Osteogenesis imperfecta (imperfect osteogenesis in the Russian literature) is the most common hereditary form of bone fragility, it is a genetically and clinically heterogeneous disease with a wide range of clinical severity, often leading to disability from early childhood. It is based on genetic disorders leading to a violation of the structure of bone tissue, which leads to frequent fractures, impaired growth and posture, with the development of characteristic disabling bone deformities and associated problems, including respiratory, neurological, cardiac, renal impairment, hearing loss. Osteogenesis imperfecta occurs in both men and women, the disease is inherited in both autosomal dominant and autosomal recessive types, there are sporadic cases of the disease due to de novomutations, as well as X-linked forms. The term “osteogenesis imperfecta” was coined by W. Vrolick in the 1840s.
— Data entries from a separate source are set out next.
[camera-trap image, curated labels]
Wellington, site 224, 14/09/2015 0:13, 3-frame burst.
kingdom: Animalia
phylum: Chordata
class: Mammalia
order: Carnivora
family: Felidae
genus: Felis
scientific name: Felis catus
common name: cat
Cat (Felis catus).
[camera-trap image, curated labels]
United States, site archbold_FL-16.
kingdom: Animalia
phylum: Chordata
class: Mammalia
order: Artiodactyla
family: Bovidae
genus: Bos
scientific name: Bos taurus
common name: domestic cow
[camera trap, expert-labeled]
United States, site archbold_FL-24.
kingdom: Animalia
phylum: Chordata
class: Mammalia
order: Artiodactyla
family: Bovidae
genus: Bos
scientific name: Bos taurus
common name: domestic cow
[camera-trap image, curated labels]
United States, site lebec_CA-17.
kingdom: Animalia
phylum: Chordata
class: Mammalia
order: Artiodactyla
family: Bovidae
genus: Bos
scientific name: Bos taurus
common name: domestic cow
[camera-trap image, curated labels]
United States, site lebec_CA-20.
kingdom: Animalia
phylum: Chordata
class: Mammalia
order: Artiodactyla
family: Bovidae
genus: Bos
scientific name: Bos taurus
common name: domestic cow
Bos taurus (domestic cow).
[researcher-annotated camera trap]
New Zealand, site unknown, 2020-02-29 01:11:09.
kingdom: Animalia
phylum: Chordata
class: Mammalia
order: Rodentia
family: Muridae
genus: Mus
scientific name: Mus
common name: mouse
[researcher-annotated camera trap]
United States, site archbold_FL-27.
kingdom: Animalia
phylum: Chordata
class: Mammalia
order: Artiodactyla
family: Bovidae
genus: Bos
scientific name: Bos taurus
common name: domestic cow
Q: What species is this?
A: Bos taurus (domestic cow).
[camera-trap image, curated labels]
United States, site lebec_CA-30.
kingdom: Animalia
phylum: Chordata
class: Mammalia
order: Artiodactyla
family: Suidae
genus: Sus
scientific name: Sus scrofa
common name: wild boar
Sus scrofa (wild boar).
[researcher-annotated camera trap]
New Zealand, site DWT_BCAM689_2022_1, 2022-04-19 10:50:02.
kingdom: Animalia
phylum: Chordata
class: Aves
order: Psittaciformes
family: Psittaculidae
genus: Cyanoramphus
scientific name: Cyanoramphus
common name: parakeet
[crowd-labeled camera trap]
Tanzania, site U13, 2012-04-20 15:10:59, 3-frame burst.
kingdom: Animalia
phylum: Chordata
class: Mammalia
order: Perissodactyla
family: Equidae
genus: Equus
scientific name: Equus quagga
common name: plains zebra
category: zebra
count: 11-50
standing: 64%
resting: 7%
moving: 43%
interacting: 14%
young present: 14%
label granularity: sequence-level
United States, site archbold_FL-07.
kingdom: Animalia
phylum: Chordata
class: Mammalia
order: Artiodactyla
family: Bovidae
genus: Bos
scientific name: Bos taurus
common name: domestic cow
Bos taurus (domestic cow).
The first classification of the disease was made in 1979 and has been repeatedly reviewed due to the identification of the molecular cause of the disease and the discovery of new mechanisms for the development of osteogenesis imperfecta. In the early 1980s, mutations in two genes of collagen type I (COL1A1and COL1A2) were first associated with an autosomal dominant inheritance type of osteogenesis imperfecta. Since then, 18 more genes have been identified whose products are involved in the formation and mineralization of bone tissue.  The degree of genetic heterogeneity of the disease has not yet been determined, researchers continue to identify new genes involved in its pathogenesis, the number of which has reached 20. In the last decade, it has become  known that autosomal recessive, autosomal dominant and X-linked mutations in a wide range of genes, encoding  proteins that are involved in the synthesis of type I collagen, its processing, secretion and post-translational modification, as well as in proteins that regulate the differentiation and activity of bone-forming cells, cause imperfect  osteogenesis. A large number of causative genes complicated the classical classification of the disease and, due to new advances in the molecular basis of the disease, the classification of the disease is constantly being improved.  In this review, we systematized and summarized information on the results of studies in the field of clinical and genetic aspects of osteogenesis imperfecta and reflected the current state of the classification criteria for diagnosing the disease.